The boss endorsed his top assistant, veteran prosecutor Milan, who says the office needs an apolitical insider with a track record and reform potential, which means him.

But that description also fits another top Devine deputy, Anita Alvarez, who has an additional distinction as the first Hispanic woman to run for the office. Both of the veteran prosecutors are emphasizing experience and commitment.

"I'm the full package. I have the professional experience and also have the passion," said Alvarez.

"I'm overwhelmingly most qualified person for this job," said Milan.

But change trumps experience, according to the outsiders in the race. And they're using the issue of police misconduct, symbolized by the torture of homicide suspects by former commander Jon Burge's unit to attack Devine's administration. Chicago Alderman Tom Allen, the candidate of organized labor, called Devine's failure to prosecute Burge a cancer on the community. And county board commissioner Larry Suffredin, from the progressive wing of the party, says Devine hasn't done enough to go after corruption in general.

"I've seen that the justice system is broken. The status quo needs to be changed," said Suffredin.

"I've been a fighter for underdogs and for people that can't fight for themselves my whole public career," said Allen.
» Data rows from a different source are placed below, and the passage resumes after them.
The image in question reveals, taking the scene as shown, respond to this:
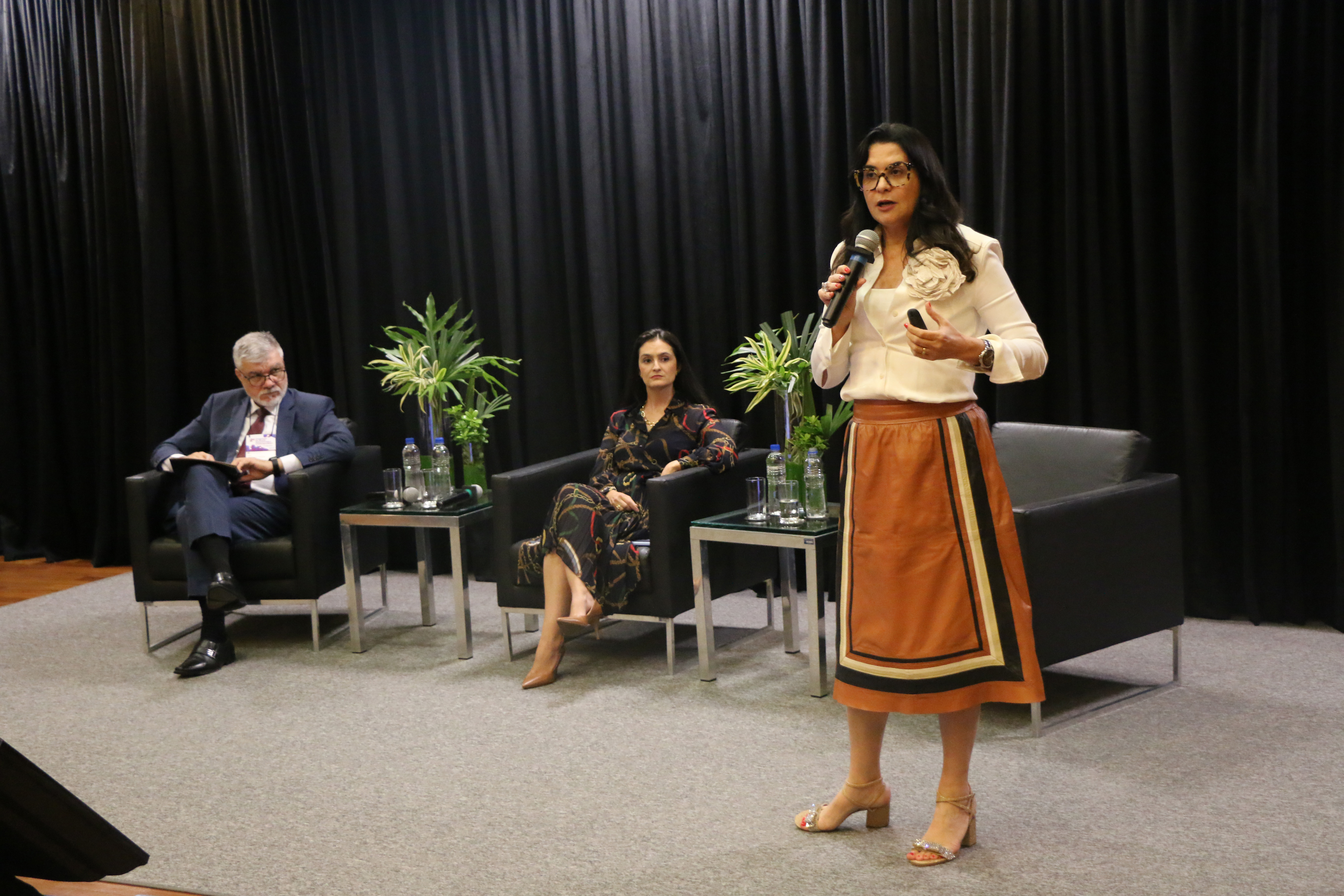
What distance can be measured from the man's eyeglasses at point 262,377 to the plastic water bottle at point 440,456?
0.69 meters

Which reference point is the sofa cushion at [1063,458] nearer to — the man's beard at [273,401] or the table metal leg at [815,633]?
the table metal leg at [815,633]

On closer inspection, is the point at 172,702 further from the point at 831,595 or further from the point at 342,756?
the point at 831,595

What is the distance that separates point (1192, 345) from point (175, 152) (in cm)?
469

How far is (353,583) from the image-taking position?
14.6 ft

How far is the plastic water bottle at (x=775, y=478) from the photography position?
12.7 feet

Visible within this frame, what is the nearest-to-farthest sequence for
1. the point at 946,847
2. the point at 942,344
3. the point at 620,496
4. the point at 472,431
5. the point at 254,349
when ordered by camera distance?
the point at 942,344 < the point at 946,847 < the point at 620,496 < the point at 472,431 < the point at 254,349

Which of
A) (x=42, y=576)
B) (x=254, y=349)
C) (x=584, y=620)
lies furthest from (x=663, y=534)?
(x=42, y=576)

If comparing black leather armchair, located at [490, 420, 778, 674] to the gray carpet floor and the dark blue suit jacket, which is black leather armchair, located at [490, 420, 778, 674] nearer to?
the gray carpet floor

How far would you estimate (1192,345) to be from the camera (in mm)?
4191

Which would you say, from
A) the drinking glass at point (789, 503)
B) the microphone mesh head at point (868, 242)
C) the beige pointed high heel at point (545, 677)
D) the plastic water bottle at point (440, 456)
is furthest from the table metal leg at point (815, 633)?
the plastic water bottle at point (440, 456)

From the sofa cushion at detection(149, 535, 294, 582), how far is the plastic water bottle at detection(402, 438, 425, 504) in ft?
1.44

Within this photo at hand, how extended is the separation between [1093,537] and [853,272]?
133 centimetres

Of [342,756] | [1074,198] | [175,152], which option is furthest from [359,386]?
[1074,198]

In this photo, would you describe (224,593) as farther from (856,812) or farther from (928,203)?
(928,203)
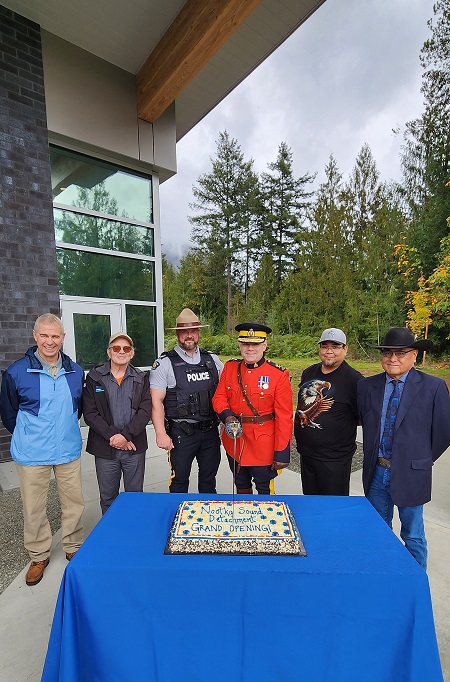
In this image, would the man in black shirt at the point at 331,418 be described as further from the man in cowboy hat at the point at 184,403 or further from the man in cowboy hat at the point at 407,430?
the man in cowboy hat at the point at 184,403

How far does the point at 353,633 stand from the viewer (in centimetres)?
121

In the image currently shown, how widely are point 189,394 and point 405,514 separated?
162 centimetres

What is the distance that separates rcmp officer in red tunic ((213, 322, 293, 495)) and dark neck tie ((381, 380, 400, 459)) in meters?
0.60

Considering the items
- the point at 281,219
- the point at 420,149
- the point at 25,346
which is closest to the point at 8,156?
the point at 25,346

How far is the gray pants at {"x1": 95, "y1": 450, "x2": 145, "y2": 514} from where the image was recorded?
255cm

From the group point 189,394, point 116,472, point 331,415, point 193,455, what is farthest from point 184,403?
point 331,415

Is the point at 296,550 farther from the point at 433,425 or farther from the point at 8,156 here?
the point at 8,156

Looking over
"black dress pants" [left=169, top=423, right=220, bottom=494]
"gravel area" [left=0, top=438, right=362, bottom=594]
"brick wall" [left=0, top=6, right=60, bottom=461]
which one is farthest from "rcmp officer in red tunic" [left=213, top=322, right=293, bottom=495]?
"brick wall" [left=0, top=6, right=60, bottom=461]

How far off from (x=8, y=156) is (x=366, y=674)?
5.60 metres

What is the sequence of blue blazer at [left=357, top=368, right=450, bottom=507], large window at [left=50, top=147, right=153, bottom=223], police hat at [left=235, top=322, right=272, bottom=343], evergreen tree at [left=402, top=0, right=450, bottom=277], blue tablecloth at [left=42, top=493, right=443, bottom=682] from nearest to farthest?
1. blue tablecloth at [left=42, top=493, right=443, bottom=682]
2. blue blazer at [left=357, top=368, right=450, bottom=507]
3. police hat at [left=235, top=322, right=272, bottom=343]
4. large window at [left=50, top=147, right=153, bottom=223]
5. evergreen tree at [left=402, top=0, right=450, bottom=277]

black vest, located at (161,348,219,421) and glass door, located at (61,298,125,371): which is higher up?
glass door, located at (61,298,125,371)

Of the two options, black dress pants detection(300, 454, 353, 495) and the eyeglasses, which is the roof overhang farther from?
black dress pants detection(300, 454, 353, 495)

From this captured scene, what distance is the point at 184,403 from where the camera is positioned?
2.67 meters

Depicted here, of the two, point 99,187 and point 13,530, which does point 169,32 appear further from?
point 13,530
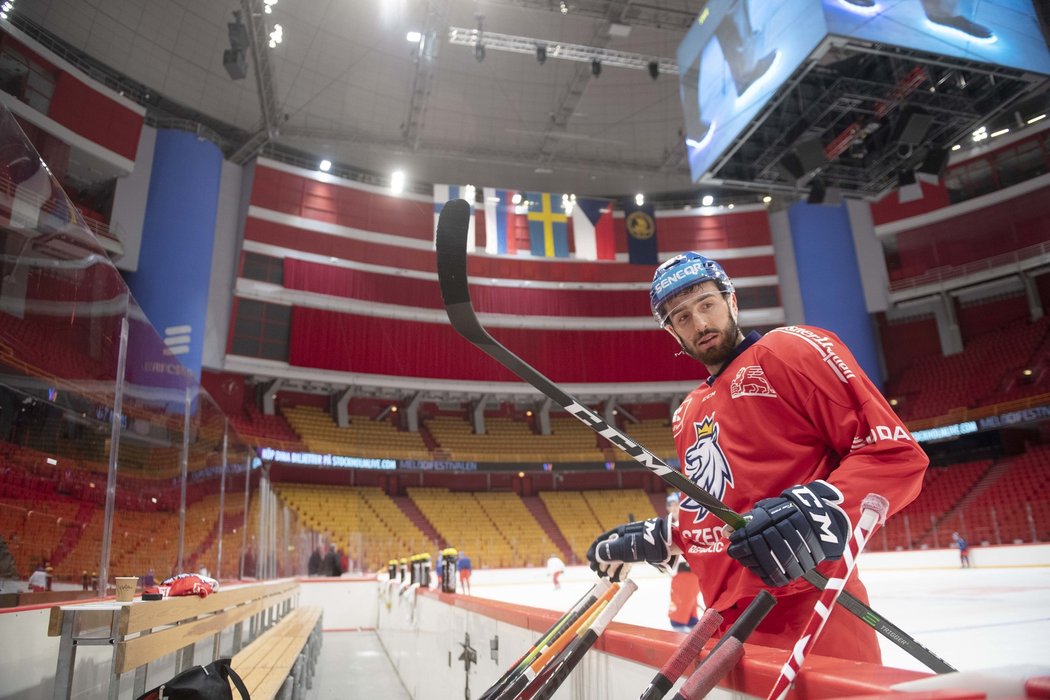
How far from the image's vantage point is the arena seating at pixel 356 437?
20453mm

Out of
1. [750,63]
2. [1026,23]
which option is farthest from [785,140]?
[1026,23]

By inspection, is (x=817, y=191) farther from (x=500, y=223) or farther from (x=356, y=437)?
(x=356, y=437)

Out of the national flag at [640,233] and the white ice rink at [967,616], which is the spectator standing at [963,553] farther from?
the national flag at [640,233]

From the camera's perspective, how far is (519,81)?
60.8 feet

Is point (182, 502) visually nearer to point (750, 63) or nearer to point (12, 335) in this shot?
point (12, 335)

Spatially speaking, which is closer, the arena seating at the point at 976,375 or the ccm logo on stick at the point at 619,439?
the ccm logo on stick at the point at 619,439

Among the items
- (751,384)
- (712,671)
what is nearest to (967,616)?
(751,384)

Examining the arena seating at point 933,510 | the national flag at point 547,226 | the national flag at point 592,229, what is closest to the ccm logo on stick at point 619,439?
the arena seating at point 933,510

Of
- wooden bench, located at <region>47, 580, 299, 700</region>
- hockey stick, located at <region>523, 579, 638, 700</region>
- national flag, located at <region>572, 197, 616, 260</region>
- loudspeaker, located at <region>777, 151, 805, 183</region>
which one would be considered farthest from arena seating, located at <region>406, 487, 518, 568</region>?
hockey stick, located at <region>523, 579, 638, 700</region>

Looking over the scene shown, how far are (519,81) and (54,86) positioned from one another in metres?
11.1

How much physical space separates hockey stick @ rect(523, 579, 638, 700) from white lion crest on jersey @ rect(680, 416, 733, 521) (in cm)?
26

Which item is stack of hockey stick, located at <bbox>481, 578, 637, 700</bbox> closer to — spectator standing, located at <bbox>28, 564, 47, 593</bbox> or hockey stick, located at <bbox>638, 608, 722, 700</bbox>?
hockey stick, located at <bbox>638, 608, 722, 700</bbox>

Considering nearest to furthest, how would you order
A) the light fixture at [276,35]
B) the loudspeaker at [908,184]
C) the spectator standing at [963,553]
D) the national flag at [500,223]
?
the loudspeaker at [908,184] < the spectator standing at [963,553] < the light fixture at [276,35] < the national flag at [500,223]

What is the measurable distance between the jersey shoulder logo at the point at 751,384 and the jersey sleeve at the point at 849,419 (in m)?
0.03
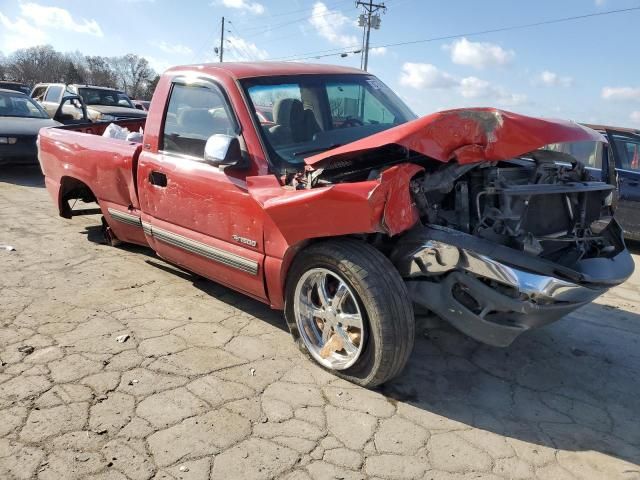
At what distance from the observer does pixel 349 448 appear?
258 centimetres

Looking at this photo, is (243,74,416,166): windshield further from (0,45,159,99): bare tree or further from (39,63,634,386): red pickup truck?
(0,45,159,99): bare tree

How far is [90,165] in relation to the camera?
488cm

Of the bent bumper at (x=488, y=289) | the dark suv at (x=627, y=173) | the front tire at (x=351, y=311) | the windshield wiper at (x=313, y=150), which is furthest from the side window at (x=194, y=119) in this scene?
the dark suv at (x=627, y=173)

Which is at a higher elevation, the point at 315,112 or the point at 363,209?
the point at 315,112

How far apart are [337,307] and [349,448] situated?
826 mm

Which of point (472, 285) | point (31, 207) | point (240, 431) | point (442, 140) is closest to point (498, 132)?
point (442, 140)

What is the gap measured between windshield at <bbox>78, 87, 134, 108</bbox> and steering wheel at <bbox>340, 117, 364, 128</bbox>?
12.1 meters

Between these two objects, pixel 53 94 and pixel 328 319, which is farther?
pixel 53 94

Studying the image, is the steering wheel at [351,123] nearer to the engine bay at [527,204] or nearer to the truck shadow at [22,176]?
the engine bay at [527,204]

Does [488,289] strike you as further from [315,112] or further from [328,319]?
[315,112]

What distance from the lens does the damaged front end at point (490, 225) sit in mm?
2699

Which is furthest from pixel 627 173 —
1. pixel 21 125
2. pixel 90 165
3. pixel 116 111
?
pixel 116 111

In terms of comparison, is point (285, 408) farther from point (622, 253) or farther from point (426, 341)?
point (622, 253)

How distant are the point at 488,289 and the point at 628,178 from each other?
543cm
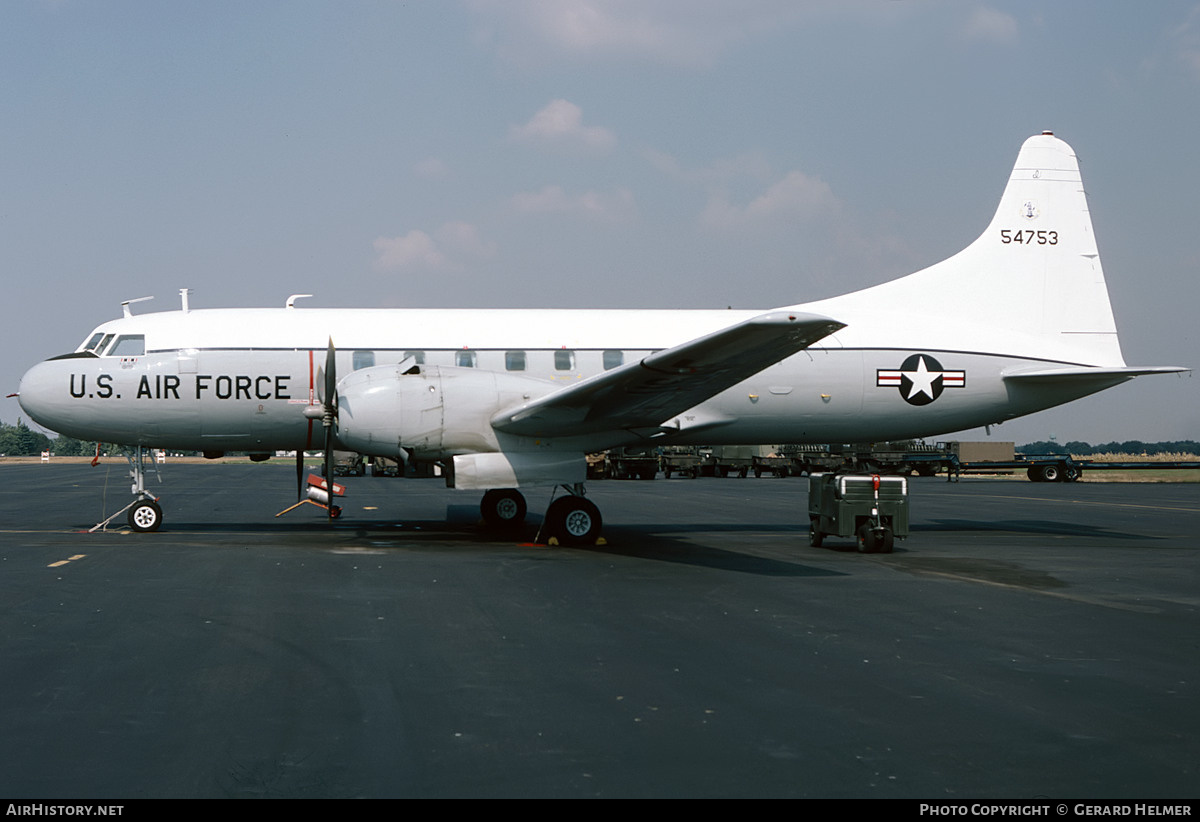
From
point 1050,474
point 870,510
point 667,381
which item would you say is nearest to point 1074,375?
point 870,510

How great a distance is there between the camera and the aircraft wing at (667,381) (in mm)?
11859

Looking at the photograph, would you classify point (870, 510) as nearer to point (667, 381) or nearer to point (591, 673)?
point (667, 381)

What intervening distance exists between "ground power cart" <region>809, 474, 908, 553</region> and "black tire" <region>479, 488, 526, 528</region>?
6.26 m

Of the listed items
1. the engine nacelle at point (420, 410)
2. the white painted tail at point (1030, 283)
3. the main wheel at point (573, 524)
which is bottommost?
the main wheel at point (573, 524)

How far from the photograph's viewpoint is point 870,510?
1528cm

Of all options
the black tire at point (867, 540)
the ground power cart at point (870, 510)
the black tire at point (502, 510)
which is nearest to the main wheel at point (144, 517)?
the black tire at point (502, 510)

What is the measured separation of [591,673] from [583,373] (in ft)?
35.7

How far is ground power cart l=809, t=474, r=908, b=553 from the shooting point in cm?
1515

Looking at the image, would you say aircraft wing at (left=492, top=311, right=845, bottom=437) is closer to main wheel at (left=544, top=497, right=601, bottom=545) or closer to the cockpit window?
main wheel at (left=544, top=497, right=601, bottom=545)

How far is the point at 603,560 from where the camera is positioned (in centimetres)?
1360

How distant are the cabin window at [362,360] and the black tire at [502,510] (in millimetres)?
3474

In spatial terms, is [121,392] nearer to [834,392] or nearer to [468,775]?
[834,392]

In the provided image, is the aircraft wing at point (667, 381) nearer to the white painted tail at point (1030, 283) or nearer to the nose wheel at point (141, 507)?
the white painted tail at point (1030, 283)
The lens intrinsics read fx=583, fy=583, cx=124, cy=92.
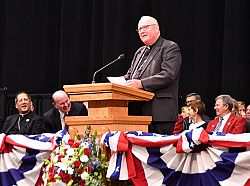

The other change candidates include a second Chicago alderman, Howard Brookins, who says the Devine administration has also failed to diversify the state's attorney's office by hiring enough minority prosecutors. And that's an allegation echoed by the other African American in the race, perennial candidate Tommy Brewer.

"I've been advocating changes in the criminal justice system for 25 years," said Brewer.

"This office suffers from a group-think mentality - too many people with the same ideas and the same backgrounds. We need a diversity of thought in this office," said Brookins.

All of the outsiders have been very critical of the Devine administration. And that has irritated the insiders, especially Devine's chosen successor, Milan.

For the next two weeks, this race will be heating up toward a February 5 showdown - the primary date.

There is one Republican running for state's attorney, Cook County commissioner Tony Peraica, the unsuccessful candidate for county board president last year. He is running unopposed and will therefore represent Republicans in the general election for the office.